Despite remarkable achievements, economic growth in Asia and the Pacific has been uneven with millions remaining vulnerable to economic, social, and environmental risks. The ageing population, urbanization, and disintegration of family and community networks have contributed to increased social risks and inequalities. The global economic crisis, coupled with food and fuel price increases, further highlights the need to protect the poor and disadvantaged from unemployment, illness and disability, and natural disasters.
"Hundreds of millions of people in Asia and the Pacific remain mired in extreme poverty or are vulnerable to crises, such as economic downturns, natural disasters, or severe illness," said Ursula Schaefer-Preuss, ADB's Vice President for Knowledge Management and Sustainable Development and one of the panelists. "Unemployment and underemployment among youth is a growing problem with potentially serious consequences for society. Government measures that promote decent employment and provide social protection can limit human suffering and contribute to inclusive growth."

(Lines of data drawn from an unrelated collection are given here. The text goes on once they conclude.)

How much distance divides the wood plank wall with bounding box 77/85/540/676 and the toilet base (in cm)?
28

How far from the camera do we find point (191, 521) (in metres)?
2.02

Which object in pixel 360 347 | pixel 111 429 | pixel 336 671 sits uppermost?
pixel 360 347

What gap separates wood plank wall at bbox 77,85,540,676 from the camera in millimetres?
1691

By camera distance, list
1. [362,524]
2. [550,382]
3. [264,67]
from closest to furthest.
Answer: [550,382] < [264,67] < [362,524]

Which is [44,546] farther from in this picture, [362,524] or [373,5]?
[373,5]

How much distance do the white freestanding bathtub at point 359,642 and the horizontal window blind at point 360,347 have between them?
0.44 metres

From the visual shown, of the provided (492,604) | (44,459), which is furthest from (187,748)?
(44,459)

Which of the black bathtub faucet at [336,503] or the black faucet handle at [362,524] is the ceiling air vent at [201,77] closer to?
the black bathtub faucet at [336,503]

Since the global financial crisis, many Asian countries have adopted reforms to strengthen their contributory pension systems and better address the needs of groups not covered by formal social insurance. However, insufficient coverage and inadequate program benefits continue to be a key challenge, particularly for informal workers, women, the youth, and the elderly.
"Children and young people are less able to claim their rights to services like education, health, and legal protection and even less so if they are in marginalized groups," said Nigel Chapman, Chief Executive Officer of Plan International. "However, timely, child-sensitive social protection not only addresses factors which threaten to irreversibly derail a child's life opportunities, but can also benefit family, community, and nation."

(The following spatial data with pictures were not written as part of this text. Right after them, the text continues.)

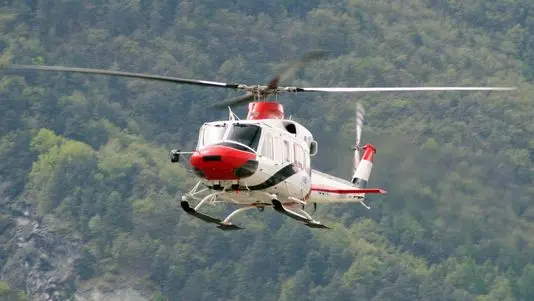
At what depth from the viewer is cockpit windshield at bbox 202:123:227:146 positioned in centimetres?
4475

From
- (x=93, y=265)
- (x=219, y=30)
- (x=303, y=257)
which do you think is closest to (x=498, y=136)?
(x=303, y=257)

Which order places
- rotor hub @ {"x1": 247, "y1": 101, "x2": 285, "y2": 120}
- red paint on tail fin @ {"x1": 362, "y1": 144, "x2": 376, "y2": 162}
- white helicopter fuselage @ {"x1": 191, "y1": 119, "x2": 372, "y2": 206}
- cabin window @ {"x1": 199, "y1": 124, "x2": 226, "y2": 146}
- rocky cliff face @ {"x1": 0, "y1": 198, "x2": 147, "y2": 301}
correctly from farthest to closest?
rocky cliff face @ {"x1": 0, "y1": 198, "x2": 147, "y2": 301} → red paint on tail fin @ {"x1": 362, "y1": 144, "x2": 376, "y2": 162} → rotor hub @ {"x1": 247, "y1": 101, "x2": 285, "y2": 120} → cabin window @ {"x1": 199, "y1": 124, "x2": 226, "y2": 146} → white helicopter fuselage @ {"x1": 191, "y1": 119, "x2": 372, "y2": 206}

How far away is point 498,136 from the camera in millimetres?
107562

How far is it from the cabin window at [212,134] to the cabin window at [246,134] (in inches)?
6.2

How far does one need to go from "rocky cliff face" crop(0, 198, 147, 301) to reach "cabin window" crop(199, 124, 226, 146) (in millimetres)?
50510

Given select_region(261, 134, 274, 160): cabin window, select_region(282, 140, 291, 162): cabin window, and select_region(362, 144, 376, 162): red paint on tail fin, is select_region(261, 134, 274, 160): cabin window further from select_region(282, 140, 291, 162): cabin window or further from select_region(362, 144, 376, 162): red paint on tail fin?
select_region(362, 144, 376, 162): red paint on tail fin

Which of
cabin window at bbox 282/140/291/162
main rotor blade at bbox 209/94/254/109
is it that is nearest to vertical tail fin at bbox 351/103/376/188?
main rotor blade at bbox 209/94/254/109

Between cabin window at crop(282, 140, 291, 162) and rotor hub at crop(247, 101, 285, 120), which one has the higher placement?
rotor hub at crop(247, 101, 285, 120)

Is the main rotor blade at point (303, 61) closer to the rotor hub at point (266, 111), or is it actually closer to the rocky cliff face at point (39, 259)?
the rotor hub at point (266, 111)

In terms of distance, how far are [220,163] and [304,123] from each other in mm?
63277

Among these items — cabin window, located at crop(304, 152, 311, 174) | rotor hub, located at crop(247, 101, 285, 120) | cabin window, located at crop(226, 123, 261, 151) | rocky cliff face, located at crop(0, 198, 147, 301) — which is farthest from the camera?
rocky cliff face, located at crop(0, 198, 147, 301)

ADB is currently conducting a landmark study of social protection systems in Asia and the Pacific. At the same time, ADB is helping governments track their performance in providing social protection. Results will be published in 2012, and are expected to provide valuable inputs into national and regional deliberations on reforming social assistance, social insurance, and labor market programs.
"In light of growing challenges in the Asia-Pacific region, we would also like to urge ADB to undertake an open and multi-stakeholder review of the Bank's 2001 Social Protection Strategy to ensure it supports decent work and inclusive growth," said Annie Geron, Vice President of Public Services International (PSI), speaking on behalf of global union federations.